If a player makes a capture attempt based on his opponent's last committed position, but since the last commit the target piece has moved (but not yet committed), my understanding is that the capture will not be legal because the target position is locked. However, the opponent player will never know that a capture was attempted.

This correct. A player is only informed of their own encounters with locks, and not their opponent's encounters.

Also, if a player attempts a committed move (capture) to the destination of an opponent's piece, which is not yet committed, again, this position will be locked and the move will not be legal -- even though it would be a capture. Once the piece is committed then the same move would be legal and a capture would occur.

This is correct.

If you specify a capturing move, and a piece is no longer in the destination square, should the referee bounce back to the player indicating that the move cannot be completed as specified?

Yes.

If you give a sequence of moves, and in the middle of that sequence, the opponent commits or rolls back, should the referee bounce back to the player at that point, or simply continue with that player's sequence?

The referee should bounce back to the player whenever there is a change to the board as visible. A commit by their opponent visibily changes the board, and thus the player may wish to make different following moves. Giving batches of moves to the referee at a time is a convenience to speed up the game, but the game is actually played one move at a time.

Notes

          This game had its genesis when Fergus Duniho asked on the Chess Variants Yahoo Club message board for name suggestions for the game he eventually named Fatal Chessgi. In Fatal Chessgi, the capturing piece is demoted to the next weakest sort of piece. One name I suggested was Transactional Chessgi, since you were sort of buying the piece you captured (which went into your hand) with the demotion of the capturing piece.
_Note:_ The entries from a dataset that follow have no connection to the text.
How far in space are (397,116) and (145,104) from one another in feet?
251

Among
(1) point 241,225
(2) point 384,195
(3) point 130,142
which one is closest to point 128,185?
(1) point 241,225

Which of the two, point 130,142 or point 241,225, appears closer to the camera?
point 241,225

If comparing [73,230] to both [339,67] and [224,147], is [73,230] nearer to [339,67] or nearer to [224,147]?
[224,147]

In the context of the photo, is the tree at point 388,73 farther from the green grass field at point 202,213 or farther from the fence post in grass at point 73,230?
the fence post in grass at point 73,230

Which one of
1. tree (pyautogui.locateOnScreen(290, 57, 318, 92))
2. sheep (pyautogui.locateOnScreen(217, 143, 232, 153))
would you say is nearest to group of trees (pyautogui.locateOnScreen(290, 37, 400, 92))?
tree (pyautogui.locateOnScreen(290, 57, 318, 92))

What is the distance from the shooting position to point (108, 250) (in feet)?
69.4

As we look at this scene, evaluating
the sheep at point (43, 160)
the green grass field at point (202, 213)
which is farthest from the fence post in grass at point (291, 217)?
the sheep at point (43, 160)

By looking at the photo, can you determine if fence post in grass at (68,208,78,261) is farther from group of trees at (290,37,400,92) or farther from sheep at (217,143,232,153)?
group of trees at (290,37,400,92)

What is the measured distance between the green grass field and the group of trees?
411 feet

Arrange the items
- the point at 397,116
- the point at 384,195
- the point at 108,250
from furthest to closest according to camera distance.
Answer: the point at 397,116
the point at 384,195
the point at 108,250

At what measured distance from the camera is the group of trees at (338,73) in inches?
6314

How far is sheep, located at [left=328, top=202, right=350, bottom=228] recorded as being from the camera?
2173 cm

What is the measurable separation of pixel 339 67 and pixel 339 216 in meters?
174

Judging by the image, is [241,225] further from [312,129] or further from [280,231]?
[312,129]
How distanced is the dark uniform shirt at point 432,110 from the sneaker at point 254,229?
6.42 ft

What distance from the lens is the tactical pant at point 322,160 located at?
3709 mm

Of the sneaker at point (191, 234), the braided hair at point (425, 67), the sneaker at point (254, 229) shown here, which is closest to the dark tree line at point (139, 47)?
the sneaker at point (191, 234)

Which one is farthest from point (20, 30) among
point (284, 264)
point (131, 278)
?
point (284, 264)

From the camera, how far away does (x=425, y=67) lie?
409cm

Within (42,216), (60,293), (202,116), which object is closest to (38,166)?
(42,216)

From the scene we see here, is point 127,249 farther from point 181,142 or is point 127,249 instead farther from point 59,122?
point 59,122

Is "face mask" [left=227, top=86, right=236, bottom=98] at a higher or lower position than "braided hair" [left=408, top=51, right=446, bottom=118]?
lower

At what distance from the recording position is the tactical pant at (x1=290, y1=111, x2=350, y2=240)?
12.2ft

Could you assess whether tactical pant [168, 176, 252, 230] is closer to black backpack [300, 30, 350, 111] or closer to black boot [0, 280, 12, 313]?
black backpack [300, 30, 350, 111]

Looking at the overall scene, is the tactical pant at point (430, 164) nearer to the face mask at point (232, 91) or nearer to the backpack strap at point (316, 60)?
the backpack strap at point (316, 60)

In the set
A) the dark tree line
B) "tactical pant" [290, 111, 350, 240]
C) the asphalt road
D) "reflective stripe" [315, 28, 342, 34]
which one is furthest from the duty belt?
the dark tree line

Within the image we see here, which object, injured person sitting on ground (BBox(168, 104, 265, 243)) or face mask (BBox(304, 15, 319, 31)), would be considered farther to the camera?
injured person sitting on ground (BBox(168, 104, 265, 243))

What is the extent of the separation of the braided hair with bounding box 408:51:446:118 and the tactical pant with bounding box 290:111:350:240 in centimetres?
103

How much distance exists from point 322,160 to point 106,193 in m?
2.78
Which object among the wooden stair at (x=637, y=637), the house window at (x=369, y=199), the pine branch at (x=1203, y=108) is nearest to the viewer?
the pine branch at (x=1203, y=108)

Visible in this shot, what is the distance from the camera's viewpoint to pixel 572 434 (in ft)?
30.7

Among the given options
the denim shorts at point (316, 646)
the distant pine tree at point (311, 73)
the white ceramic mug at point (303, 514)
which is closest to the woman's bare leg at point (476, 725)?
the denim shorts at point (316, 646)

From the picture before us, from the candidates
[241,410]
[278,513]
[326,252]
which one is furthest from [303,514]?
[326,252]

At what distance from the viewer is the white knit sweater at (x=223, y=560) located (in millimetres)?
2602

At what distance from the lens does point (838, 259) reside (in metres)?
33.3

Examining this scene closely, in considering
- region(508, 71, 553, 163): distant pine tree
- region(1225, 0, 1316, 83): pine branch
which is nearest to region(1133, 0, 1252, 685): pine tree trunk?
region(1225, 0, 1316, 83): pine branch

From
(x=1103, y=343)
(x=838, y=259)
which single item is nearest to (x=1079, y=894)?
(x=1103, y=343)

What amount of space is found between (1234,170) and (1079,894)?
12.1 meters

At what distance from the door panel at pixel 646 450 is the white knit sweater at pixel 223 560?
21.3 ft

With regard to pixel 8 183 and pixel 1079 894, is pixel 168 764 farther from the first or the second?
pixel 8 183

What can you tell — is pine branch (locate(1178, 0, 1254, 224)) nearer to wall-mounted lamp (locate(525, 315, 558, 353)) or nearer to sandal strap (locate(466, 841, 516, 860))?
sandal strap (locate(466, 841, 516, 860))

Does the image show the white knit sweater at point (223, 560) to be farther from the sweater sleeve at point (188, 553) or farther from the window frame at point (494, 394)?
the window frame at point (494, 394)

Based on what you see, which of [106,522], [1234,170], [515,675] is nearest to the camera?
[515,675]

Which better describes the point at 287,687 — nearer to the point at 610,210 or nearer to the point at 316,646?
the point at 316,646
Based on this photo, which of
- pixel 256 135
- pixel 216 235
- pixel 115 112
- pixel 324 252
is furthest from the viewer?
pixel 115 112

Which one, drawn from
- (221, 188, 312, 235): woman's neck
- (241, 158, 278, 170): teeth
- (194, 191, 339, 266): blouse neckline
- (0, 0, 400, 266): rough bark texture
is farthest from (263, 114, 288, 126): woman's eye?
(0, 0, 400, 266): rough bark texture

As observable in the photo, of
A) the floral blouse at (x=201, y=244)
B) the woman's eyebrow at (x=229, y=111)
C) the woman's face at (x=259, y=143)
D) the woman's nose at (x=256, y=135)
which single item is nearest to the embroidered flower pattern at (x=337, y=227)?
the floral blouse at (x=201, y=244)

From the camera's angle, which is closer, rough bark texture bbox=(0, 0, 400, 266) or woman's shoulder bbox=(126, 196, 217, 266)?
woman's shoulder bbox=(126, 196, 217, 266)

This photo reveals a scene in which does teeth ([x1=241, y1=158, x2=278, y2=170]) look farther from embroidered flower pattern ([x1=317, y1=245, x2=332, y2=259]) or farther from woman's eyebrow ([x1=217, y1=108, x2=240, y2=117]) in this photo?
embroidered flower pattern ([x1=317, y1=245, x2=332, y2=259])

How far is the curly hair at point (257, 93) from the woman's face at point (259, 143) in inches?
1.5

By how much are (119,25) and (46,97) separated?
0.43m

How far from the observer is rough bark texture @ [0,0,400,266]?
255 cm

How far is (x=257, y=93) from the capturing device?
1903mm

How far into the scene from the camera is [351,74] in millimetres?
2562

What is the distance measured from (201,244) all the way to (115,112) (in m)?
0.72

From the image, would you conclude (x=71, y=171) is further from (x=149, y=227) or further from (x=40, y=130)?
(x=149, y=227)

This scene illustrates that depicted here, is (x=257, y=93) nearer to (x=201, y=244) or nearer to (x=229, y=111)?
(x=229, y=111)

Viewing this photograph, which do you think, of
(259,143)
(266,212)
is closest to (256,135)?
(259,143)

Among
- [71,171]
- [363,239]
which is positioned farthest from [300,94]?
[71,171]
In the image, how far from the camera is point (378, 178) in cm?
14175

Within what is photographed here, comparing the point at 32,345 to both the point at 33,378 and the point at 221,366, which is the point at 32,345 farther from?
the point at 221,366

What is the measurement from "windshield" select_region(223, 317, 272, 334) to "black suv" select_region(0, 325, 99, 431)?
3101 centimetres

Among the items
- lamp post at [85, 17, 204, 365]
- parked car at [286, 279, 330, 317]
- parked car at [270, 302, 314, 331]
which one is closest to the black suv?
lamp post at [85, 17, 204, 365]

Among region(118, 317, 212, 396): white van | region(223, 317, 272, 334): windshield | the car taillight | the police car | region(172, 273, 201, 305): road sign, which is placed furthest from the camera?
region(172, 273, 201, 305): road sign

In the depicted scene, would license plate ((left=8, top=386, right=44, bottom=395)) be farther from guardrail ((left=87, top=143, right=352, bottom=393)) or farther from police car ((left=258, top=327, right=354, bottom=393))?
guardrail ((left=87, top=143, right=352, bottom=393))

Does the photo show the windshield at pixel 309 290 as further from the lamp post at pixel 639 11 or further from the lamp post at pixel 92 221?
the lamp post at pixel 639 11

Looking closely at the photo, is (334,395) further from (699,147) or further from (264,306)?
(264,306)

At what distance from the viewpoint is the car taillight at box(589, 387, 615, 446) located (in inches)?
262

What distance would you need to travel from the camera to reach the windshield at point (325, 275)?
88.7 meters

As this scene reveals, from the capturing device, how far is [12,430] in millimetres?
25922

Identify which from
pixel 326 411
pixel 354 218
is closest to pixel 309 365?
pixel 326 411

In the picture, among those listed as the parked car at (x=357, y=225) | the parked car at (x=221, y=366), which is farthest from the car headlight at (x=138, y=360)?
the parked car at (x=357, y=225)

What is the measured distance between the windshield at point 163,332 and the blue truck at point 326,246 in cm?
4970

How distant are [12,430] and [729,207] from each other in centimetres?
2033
But I couldn't help but to think of other meanings of the word transactional. Thus, this game was born.

          A number of characteristics of this game could be played with. The most obvious is the number of uncommitted moves allowed. Another would be to disallow passing through locked squares. To limit attacks, a piece might only be allowed to move once per transaction. Experiment!

          (Technobabble alert!) The transactions in this game provide a rather poor degree of transaction isolation (although not any worse than the default operation mode of one major commercial relational database, which shall remain nameless). If a proper degree of transactional isolation was maintained, you would not be able to see your opponent's commits until you yourself committed or rolled back your current transaction. This would make the game even more difficult to play.

Acknowledgments

          I'd like to thank Tony Quintanilla and David Howe for helping me playtest this game, and for their many excellent questions and suggestions; and particular thanks to David for his additional explanatory language which I have added to the text of these rules. I would also like to thank Fergus Duniho for looking over the rules and expressing his opinions.


Written by Peter Aronson.
WWW page created: May 4th, 2001.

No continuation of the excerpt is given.